▸ Exercise task
Show every line of the records below that contains the word "entrance".

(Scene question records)
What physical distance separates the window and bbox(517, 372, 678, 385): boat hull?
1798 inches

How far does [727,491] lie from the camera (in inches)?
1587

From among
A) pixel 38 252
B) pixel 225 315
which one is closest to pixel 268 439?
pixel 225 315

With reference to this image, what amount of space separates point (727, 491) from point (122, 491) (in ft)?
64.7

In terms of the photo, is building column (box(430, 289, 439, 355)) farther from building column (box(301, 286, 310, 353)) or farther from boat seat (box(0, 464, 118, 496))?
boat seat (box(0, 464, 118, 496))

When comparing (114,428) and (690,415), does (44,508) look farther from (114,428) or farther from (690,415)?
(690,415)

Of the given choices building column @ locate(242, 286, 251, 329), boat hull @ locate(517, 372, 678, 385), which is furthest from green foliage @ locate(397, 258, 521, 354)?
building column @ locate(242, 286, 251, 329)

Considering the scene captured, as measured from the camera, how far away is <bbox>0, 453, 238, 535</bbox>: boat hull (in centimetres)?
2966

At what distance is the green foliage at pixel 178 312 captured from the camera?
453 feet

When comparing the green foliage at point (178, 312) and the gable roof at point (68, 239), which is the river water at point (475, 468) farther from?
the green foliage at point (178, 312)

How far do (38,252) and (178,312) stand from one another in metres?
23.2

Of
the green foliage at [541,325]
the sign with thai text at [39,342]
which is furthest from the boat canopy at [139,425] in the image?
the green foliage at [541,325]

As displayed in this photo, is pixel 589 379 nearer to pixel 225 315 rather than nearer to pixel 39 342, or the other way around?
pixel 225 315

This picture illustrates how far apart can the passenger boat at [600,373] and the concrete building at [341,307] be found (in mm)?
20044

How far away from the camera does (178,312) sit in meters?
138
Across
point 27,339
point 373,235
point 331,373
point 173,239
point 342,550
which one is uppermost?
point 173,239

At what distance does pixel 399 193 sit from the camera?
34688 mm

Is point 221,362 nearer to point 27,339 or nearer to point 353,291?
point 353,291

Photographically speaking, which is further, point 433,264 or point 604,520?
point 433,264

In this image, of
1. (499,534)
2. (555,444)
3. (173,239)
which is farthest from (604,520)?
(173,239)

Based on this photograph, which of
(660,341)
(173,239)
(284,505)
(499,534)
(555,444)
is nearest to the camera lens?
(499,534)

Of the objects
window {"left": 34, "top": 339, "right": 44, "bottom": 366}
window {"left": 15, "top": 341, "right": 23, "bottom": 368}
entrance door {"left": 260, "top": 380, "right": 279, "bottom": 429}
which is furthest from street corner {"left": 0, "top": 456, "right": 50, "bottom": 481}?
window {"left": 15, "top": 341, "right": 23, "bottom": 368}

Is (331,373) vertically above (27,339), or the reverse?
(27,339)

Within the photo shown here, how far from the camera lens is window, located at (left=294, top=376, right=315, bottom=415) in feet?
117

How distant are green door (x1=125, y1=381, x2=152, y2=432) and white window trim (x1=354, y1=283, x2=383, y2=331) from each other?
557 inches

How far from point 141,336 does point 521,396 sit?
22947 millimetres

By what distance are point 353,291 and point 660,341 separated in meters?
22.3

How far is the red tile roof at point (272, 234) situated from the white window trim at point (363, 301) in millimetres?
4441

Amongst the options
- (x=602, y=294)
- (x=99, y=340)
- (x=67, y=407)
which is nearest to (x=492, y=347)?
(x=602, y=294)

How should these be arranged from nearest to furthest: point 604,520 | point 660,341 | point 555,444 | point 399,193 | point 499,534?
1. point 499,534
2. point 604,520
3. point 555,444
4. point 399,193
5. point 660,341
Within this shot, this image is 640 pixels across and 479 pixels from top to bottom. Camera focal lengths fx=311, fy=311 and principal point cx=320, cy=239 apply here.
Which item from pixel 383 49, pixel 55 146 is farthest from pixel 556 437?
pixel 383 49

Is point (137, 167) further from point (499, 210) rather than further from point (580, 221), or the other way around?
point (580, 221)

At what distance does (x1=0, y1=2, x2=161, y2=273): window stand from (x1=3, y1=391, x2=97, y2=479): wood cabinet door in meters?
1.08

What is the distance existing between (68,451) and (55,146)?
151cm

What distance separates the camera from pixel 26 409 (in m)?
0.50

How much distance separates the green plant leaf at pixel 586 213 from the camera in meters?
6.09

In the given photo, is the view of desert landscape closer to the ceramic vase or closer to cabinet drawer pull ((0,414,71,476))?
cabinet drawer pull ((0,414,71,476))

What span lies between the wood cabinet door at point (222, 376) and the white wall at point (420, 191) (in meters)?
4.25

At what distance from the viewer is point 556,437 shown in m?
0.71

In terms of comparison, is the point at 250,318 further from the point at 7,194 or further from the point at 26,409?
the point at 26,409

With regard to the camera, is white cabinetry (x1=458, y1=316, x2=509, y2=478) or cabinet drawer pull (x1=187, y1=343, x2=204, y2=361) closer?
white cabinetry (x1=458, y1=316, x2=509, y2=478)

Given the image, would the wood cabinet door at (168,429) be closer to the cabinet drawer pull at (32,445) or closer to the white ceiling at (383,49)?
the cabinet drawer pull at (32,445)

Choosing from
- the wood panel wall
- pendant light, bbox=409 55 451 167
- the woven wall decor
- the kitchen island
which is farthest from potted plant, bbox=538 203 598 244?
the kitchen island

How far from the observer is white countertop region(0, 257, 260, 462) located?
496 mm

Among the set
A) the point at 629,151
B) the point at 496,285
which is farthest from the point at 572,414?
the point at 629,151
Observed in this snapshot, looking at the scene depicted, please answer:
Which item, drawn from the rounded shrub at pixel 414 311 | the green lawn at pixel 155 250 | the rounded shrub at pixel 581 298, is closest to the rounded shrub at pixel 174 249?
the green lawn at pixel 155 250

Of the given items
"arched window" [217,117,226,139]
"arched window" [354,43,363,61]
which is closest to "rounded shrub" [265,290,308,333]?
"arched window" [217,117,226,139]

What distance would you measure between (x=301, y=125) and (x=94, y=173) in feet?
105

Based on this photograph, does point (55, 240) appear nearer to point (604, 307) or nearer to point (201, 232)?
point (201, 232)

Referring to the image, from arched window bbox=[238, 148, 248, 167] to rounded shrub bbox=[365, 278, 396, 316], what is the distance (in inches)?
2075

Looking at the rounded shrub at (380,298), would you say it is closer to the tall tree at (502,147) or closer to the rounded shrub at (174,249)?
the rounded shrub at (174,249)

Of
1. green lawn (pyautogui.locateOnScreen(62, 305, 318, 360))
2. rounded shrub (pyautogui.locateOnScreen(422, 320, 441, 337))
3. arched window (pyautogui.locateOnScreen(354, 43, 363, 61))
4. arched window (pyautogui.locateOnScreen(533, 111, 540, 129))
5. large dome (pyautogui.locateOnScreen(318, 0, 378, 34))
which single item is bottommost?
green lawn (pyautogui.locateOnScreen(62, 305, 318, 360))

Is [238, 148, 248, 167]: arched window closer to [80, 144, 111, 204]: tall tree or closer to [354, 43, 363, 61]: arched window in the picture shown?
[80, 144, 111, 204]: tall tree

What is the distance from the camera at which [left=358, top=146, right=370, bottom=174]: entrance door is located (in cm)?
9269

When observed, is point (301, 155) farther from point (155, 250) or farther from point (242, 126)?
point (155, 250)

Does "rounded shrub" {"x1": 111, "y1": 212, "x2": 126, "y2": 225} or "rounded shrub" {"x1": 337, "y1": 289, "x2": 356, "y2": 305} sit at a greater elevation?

▸ Solution to this exercise
entrance door {"left": 260, "top": 380, "right": 279, "bottom": 429}
What is the distance from the camera at which [left=358, top=146, right=370, bottom=174]: entrance door is located (in cm)?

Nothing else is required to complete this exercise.